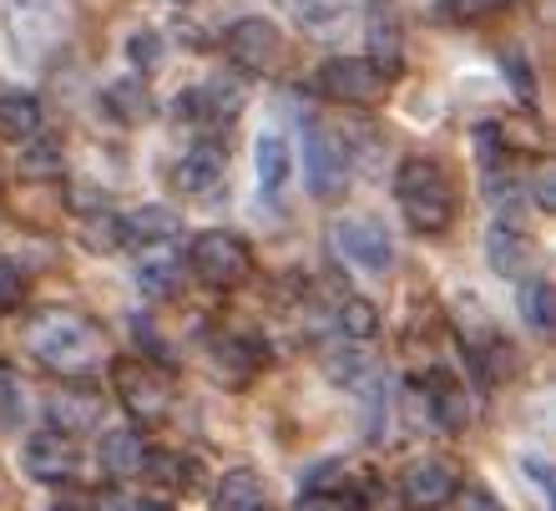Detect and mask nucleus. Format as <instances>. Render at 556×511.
<instances>
[{
	"mask_svg": "<svg viewBox=\"0 0 556 511\" xmlns=\"http://www.w3.org/2000/svg\"><path fill=\"white\" fill-rule=\"evenodd\" d=\"M30 354L41 360L51 375H66V381H87L97 370L112 365V345L87 314H41V320L30 324Z\"/></svg>",
	"mask_w": 556,
	"mask_h": 511,
	"instance_id": "1",
	"label": "nucleus"
},
{
	"mask_svg": "<svg viewBox=\"0 0 556 511\" xmlns=\"http://www.w3.org/2000/svg\"><path fill=\"white\" fill-rule=\"evenodd\" d=\"M395 203L415 234H445L455 223V188L430 158H405L395 173Z\"/></svg>",
	"mask_w": 556,
	"mask_h": 511,
	"instance_id": "2",
	"label": "nucleus"
},
{
	"mask_svg": "<svg viewBox=\"0 0 556 511\" xmlns=\"http://www.w3.org/2000/svg\"><path fill=\"white\" fill-rule=\"evenodd\" d=\"M112 390L137 425H157L173 410V381L152 360H112Z\"/></svg>",
	"mask_w": 556,
	"mask_h": 511,
	"instance_id": "3",
	"label": "nucleus"
},
{
	"mask_svg": "<svg viewBox=\"0 0 556 511\" xmlns=\"http://www.w3.org/2000/svg\"><path fill=\"white\" fill-rule=\"evenodd\" d=\"M188 263H192V274L203 278V284H213V289H238L253 274V249L238 234H228V228H203V234L192 238Z\"/></svg>",
	"mask_w": 556,
	"mask_h": 511,
	"instance_id": "4",
	"label": "nucleus"
},
{
	"mask_svg": "<svg viewBox=\"0 0 556 511\" xmlns=\"http://www.w3.org/2000/svg\"><path fill=\"white\" fill-rule=\"evenodd\" d=\"M460 497V466L451 456H415L400 471V501L410 511H440Z\"/></svg>",
	"mask_w": 556,
	"mask_h": 511,
	"instance_id": "5",
	"label": "nucleus"
},
{
	"mask_svg": "<svg viewBox=\"0 0 556 511\" xmlns=\"http://www.w3.org/2000/svg\"><path fill=\"white\" fill-rule=\"evenodd\" d=\"M319 91L339 107H375L390 91V76L375 72L365 57H329L319 66Z\"/></svg>",
	"mask_w": 556,
	"mask_h": 511,
	"instance_id": "6",
	"label": "nucleus"
},
{
	"mask_svg": "<svg viewBox=\"0 0 556 511\" xmlns=\"http://www.w3.org/2000/svg\"><path fill=\"white\" fill-rule=\"evenodd\" d=\"M228 61L243 76H264L283 61V30L268 15H243L228 26Z\"/></svg>",
	"mask_w": 556,
	"mask_h": 511,
	"instance_id": "7",
	"label": "nucleus"
},
{
	"mask_svg": "<svg viewBox=\"0 0 556 511\" xmlns=\"http://www.w3.org/2000/svg\"><path fill=\"white\" fill-rule=\"evenodd\" d=\"M334 244H339V253H344L354 269H365V274H384V269L395 263V244H390V234H384V223L365 219V213L339 219L334 223Z\"/></svg>",
	"mask_w": 556,
	"mask_h": 511,
	"instance_id": "8",
	"label": "nucleus"
},
{
	"mask_svg": "<svg viewBox=\"0 0 556 511\" xmlns=\"http://www.w3.org/2000/svg\"><path fill=\"white\" fill-rule=\"evenodd\" d=\"M5 26L21 57H46L61 41V15L51 0H5Z\"/></svg>",
	"mask_w": 556,
	"mask_h": 511,
	"instance_id": "9",
	"label": "nucleus"
},
{
	"mask_svg": "<svg viewBox=\"0 0 556 511\" xmlns=\"http://www.w3.org/2000/svg\"><path fill=\"white\" fill-rule=\"evenodd\" d=\"M249 102V87L243 76H213L203 87H192L177 97V117L182 122H233Z\"/></svg>",
	"mask_w": 556,
	"mask_h": 511,
	"instance_id": "10",
	"label": "nucleus"
},
{
	"mask_svg": "<svg viewBox=\"0 0 556 511\" xmlns=\"http://www.w3.org/2000/svg\"><path fill=\"white\" fill-rule=\"evenodd\" d=\"M308 188L314 198H339L350 188V152L329 127H308Z\"/></svg>",
	"mask_w": 556,
	"mask_h": 511,
	"instance_id": "11",
	"label": "nucleus"
},
{
	"mask_svg": "<svg viewBox=\"0 0 556 511\" xmlns=\"http://www.w3.org/2000/svg\"><path fill=\"white\" fill-rule=\"evenodd\" d=\"M21 466L46 486H61L76 476V440L61 436V431H36L26 436V451H21Z\"/></svg>",
	"mask_w": 556,
	"mask_h": 511,
	"instance_id": "12",
	"label": "nucleus"
},
{
	"mask_svg": "<svg viewBox=\"0 0 556 511\" xmlns=\"http://www.w3.org/2000/svg\"><path fill=\"white\" fill-rule=\"evenodd\" d=\"M365 36H369V66L384 76L400 72L405 61V30H400V15L390 0H369V15H365Z\"/></svg>",
	"mask_w": 556,
	"mask_h": 511,
	"instance_id": "13",
	"label": "nucleus"
},
{
	"mask_svg": "<svg viewBox=\"0 0 556 511\" xmlns=\"http://www.w3.org/2000/svg\"><path fill=\"white\" fill-rule=\"evenodd\" d=\"M223 173H228V152L218 142H192L173 167V188L188 192V198H203L223 183Z\"/></svg>",
	"mask_w": 556,
	"mask_h": 511,
	"instance_id": "14",
	"label": "nucleus"
},
{
	"mask_svg": "<svg viewBox=\"0 0 556 511\" xmlns=\"http://www.w3.org/2000/svg\"><path fill=\"white\" fill-rule=\"evenodd\" d=\"M46 415H51V431L61 436H81L91 425L102 421V395L87 390V385H76V390H56L46 400Z\"/></svg>",
	"mask_w": 556,
	"mask_h": 511,
	"instance_id": "15",
	"label": "nucleus"
},
{
	"mask_svg": "<svg viewBox=\"0 0 556 511\" xmlns=\"http://www.w3.org/2000/svg\"><path fill=\"white\" fill-rule=\"evenodd\" d=\"M253 173H258V192L264 198H283V188H289V177H293V152L283 132H264L253 142Z\"/></svg>",
	"mask_w": 556,
	"mask_h": 511,
	"instance_id": "16",
	"label": "nucleus"
},
{
	"mask_svg": "<svg viewBox=\"0 0 556 511\" xmlns=\"http://www.w3.org/2000/svg\"><path fill=\"white\" fill-rule=\"evenodd\" d=\"M207 360H213V370H218V381L243 385L253 370L264 365V350L243 335H218V339H207Z\"/></svg>",
	"mask_w": 556,
	"mask_h": 511,
	"instance_id": "17",
	"label": "nucleus"
},
{
	"mask_svg": "<svg viewBox=\"0 0 556 511\" xmlns=\"http://www.w3.org/2000/svg\"><path fill=\"white\" fill-rule=\"evenodd\" d=\"M182 234V219H177L173 208H137L122 219V244H142V249H167L173 238Z\"/></svg>",
	"mask_w": 556,
	"mask_h": 511,
	"instance_id": "18",
	"label": "nucleus"
},
{
	"mask_svg": "<svg viewBox=\"0 0 556 511\" xmlns=\"http://www.w3.org/2000/svg\"><path fill=\"white\" fill-rule=\"evenodd\" d=\"M97 461H102L106 476H137L147 461V440L137 436L132 425H122V431H102L97 440Z\"/></svg>",
	"mask_w": 556,
	"mask_h": 511,
	"instance_id": "19",
	"label": "nucleus"
},
{
	"mask_svg": "<svg viewBox=\"0 0 556 511\" xmlns=\"http://www.w3.org/2000/svg\"><path fill=\"white\" fill-rule=\"evenodd\" d=\"M264 507H268V491H264V482H258V471L233 466L218 476L213 511H264Z\"/></svg>",
	"mask_w": 556,
	"mask_h": 511,
	"instance_id": "20",
	"label": "nucleus"
},
{
	"mask_svg": "<svg viewBox=\"0 0 556 511\" xmlns=\"http://www.w3.org/2000/svg\"><path fill=\"white\" fill-rule=\"evenodd\" d=\"M425 390H430V415H435L445 431H466L470 415H476V406H470V395L460 390L451 375H430Z\"/></svg>",
	"mask_w": 556,
	"mask_h": 511,
	"instance_id": "21",
	"label": "nucleus"
},
{
	"mask_svg": "<svg viewBox=\"0 0 556 511\" xmlns=\"http://www.w3.org/2000/svg\"><path fill=\"white\" fill-rule=\"evenodd\" d=\"M485 259L496 269L501 278H516L527 269V238L516 234L511 223H491V234H485Z\"/></svg>",
	"mask_w": 556,
	"mask_h": 511,
	"instance_id": "22",
	"label": "nucleus"
},
{
	"mask_svg": "<svg viewBox=\"0 0 556 511\" xmlns=\"http://www.w3.org/2000/svg\"><path fill=\"white\" fill-rule=\"evenodd\" d=\"M142 471L157 486H173V491H192V486H198V476H203V466H198L192 456H177V451H147Z\"/></svg>",
	"mask_w": 556,
	"mask_h": 511,
	"instance_id": "23",
	"label": "nucleus"
},
{
	"mask_svg": "<svg viewBox=\"0 0 556 511\" xmlns=\"http://www.w3.org/2000/svg\"><path fill=\"white\" fill-rule=\"evenodd\" d=\"M278 5H283L304 30H314V36L339 30L344 26V15H350V0H278Z\"/></svg>",
	"mask_w": 556,
	"mask_h": 511,
	"instance_id": "24",
	"label": "nucleus"
},
{
	"mask_svg": "<svg viewBox=\"0 0 556 511\" xmlns=\"http://www.w3.org/2000/svg\"><path fill=\"white\" fill-rule=\"evenodd\" d=\"M66 173V147L56 142V137H30L26 152H21V177H30V183H51V177Z\"/></svg>",
	"mask_w": 556,
	"mask_h": 511,
	"instance_id": "25",
	"label": "nucleus"
},
{
	"mask_svg": "<svg viewBox=\"0 0 556 511\" xmlns=\"http://www.w3.org/2000/svg\"><path fill=\"white\" fill-rule=\"evenodd\" d=\"M137 284H142V294H152V299H167V294H177V284H182V259L167 249H152L142 259V269H137Z\"/></svg>",
	"mask_w": 556,
	"mask_h": 511,
	"instance_id": "26",
	"label": "nucleus"
},
{
	"mask_svg": "<svg viewBox=\"0 0 556 511\" xmlns=\"http://www.w3.org/2000/svg\"><path fill=\"white\" fill-rule=\"evenodd\" d=\"M0 132H5V137H21V142H30V137L41 132V102H36V97H26V91L0 97Z\"/></svg>",
	"mask_w": 556,
	"mask_h": 511,
	"instance_id": "27",
	"label": "nucleus"
},
{
	"mask_svg": "<svg viewBox=\"0 0 556 511\" xmlns=\"http://www.w3.org/2000/svg\"><path fill=\"white\" fill-rule=\"evenodd\" d=\"M106 107H112L122 122H142L147 112H152V97H147V87L137 76H122V82L106 87Z\"/></svg>",
	"mask_w": 556,
	"mask_h": 511,
	"instance_id": "28",
	"label": "nucleus"
},
{
	"mask_svg": "<svg viewBox=\"0 0 556 511\" xmlns=\"http://www.w3.org/2000/svg\"><path fill=\"white\" fill-rule=\"evenodd\" d=\"M339 335L344 339H375L380 335V309L369 304V299H359V294H350V299L339 304Z\"/></svg>",
	"mask_w": 556,
	"mask_h": 511,
	"instance_id": "29",
	"label": "nucleus"
},
{
	"mask_svg": "<svg viewBox=\"0 0 556 511\" xmlns=\"http://www.w3.org/2000/svg\"><path fill=\"white\" fill-rule=\"evenodd\" d=\"M521 314L531 320V329H552V320H556L552 278H527L521 284Z\"/></svg>",
	"mask_w": 556,
	"mask_h": 511,
	"instance_id": "30",
	"label": "nucleus"
},
{
	"mask_svg": "<svg viewBox=\"0 0 556 511\" xmlns=\"http://www.w3.org/2000/svg\"><path fill=\"white\" fill-rule=\"evenodd\" d=\"M81 244H87L91 253L122 249V219H112V213H97V219H87V223H81Z\"/></svg>",
	"mask_w": 556,
	"mask_h": 511,
	"instance_id": "31",
	"label": "nucleus"
},
{
	"mask_svg": "<svg viewBox=\"0 0 556 511\" xmlns=\"http://www.w3.org/2000/svg\"><path fill=\"white\" fill-rule=\"evenodd\" d=\"M293 511H365V497H350V491H329V486H314L293 501Z\"/></svg>",
	"mask_w": 556,
	"mask_h": 511,
	"instance_id": "32",
	"label": "nucleus"
},
{
	"mask_svg": "<svg viewBox=\"0 0 556 511\" xmlns=\"http://www.w3.org/2000/svg\"><path fill=\"white\" fill-rule=\"evenodd\" d=\"M127 61H132L137 72H152V66L162 61V36H157V30H152V26L132 30V36H127Z\"/></svg>",
	"mask_w": 556,
	"mask_h": 511,
	"instance_id": "33",
	"label": "nucleus"
},
{
	"mask_svg": "<svg viewBox=\"0 0 556 511\" xmlns=\"http://www.w3.org/2000/svg\"><path fill=\"white\" fill-rule=\"evenodd\" d=\"M324 370H329L339 385H350V381H359V375H365V360L339 345V350H324Z\"/></svg>",
	"mask_w": 556,
	"mask_h": 511,
	"instance_id": "34",
	"label": "nucleus"
},
{
	"mask_svg": "<svg viewBox=\"0 0 556 511\" xmlns=\"http://www.w3.org/2000/svg\"><path fill=\"white\" fill-rule=\"evenodd\" d=\"M26 299V274L11 259H0V309H21Z\"/></svg>",
	"mask_w": 556,
	"mask_h": 511,
	"instance_id": "35",
	"label": "nucleus"
},
{
	"mask_svg": "<svg viewBox=\"0 0 556 511\" xmlns=\"http://www.w3.org/2000/svg\"><path fill=\"white\" fill-rule=\"evenodd\" d=\"M21 421V385L0 370V425H15Z\"/></svg>",
	"mask_w": 556,
	"mask_h": 511,
	"instance_id": "36",
	"label": "nucleus"
},
{
	"mask_svg": "<svg viewBox=\"0 0 556 511\" xmlns=\"http://www.w3.org/2000/svg\"><path fill=\"white\" fill-rule=\"evenodd\" d=\"M460 15H491V11H501V5H511V0H451Z\"/></svg>",
	"mask_w": 556,
	"mask_h": 511,
	"instance_id": "37",
	"label": "nucleus"
},
{
	"mask_svg": "<svg viewBox=\"0 0 556 511\" xmlns=\"http://www.w3.org/2000/svg\"><path fill=\"white\" fill-rule=\"evenodd\" d=\"M527 476H531V482H536V491H542V497L552 501V471H546L542 461H527Z\"/></svg>",
	"mask_w": 556,
	"mask_h": 511,
	"instance_id": "38",
	"label": "nucleus"
},
{
	"mask_svg": "<svg viewBox=\"0 0 556 511\" xmlns=\"http://www.w3.org/2000/svg\"><path fill=\"white\" fill-rule=\"evenodd\" d=\"M466 511H501V507H496V501H491V497H485L481 486H470V497H466Z\"/></svg>",
	"mask_w": 556,
	"mask_h": 511,
	"instance_id": "39",
	"label": "nucleus"
},
{
	"mask_svg": "<svg viewBox=\"0 0 556 511\" xmlns=\"http://www.w3.org/2000/svg\"><path fill=\"white\" fill-rule=\"evenodd\" d=\"M51 511H87V507H76V501H56Z\"/></svg>",
	"mask_w": 556,
	"mask_h": 511,
	"instance_id": "40",
	"label": "nucleus"
},
{
	"mask_svg": "<svg viewBox=\"0 0 556 511\" xmlns=\"http://www.w3.org/2000/svg\"><path fill=\"white\" fill-rule=\"evenodd\" d=\"M142 511H167V507H152V501H147V507H142Z\"/></svg>",
	"mask_w": 556,
	"mask_h": 511,
	"instance_id": "41",
	"label": "nucleus"
},
{
	"mask_svg": "<svg viewBox=\"0 0 556 511\" xmlns=\"http://www.w3.org/2000/svg\"><path fill=\"white\" fill-rule=\"evenodd\" d=\"M177 5H192V0H177Z\"/></svg>",
	"mask_w": 556,
	"mask_h": 511,
	"instance_id": "42",
	"label": "nucleus"
}]
</instances>
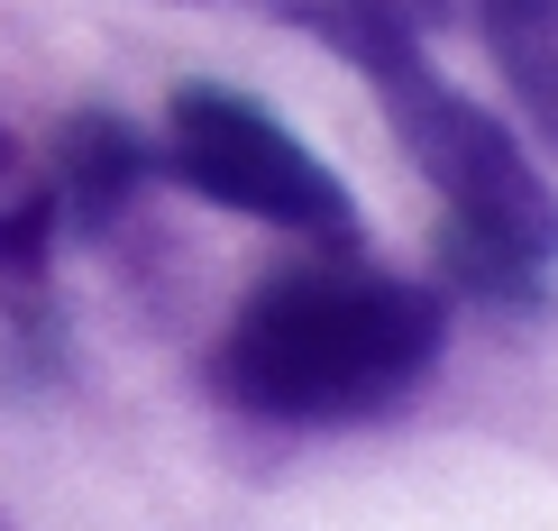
= = = = = = =
» **Goal of the exercise**
Rewrite the material from its first line through the line containing "203L415 234H445L455 223V188L430", replacing "nucleus" with "nuclear region" and keeping everything else the same. Leave the pictures out of your answer.

» **Answer below**
Detect and mask nuclear region. Format as <instances>. Render at 556×511.
<instances>
[{
	"mask_svg": "<svg viewBox=\"0 0 556 511\" xmlns=\"http://www.w3.org/2000/svg\"><path fill=\"white\" fill-rule=\"evenodd\" d=\"M30 354L41 360L51 375H66V381H87L97 370L112 365V345L87 314H41V320L30 324Z\"/></svg>",
	"mask_w": 556,
	"mask_h": 511,
	"instance_id": "1",
	"label": "nuclear region"
},
{
	"mask_svg": "<svg viewBox=\"0 0 556 511\" xmlns=\"http://www.w3.org/2000/svg\"><path fill=\"white\" fill-rule=\"evenodd\" d=\"M395 203L415 234H445L455 223V188L430 158H405L395 173Z\"/></svg>",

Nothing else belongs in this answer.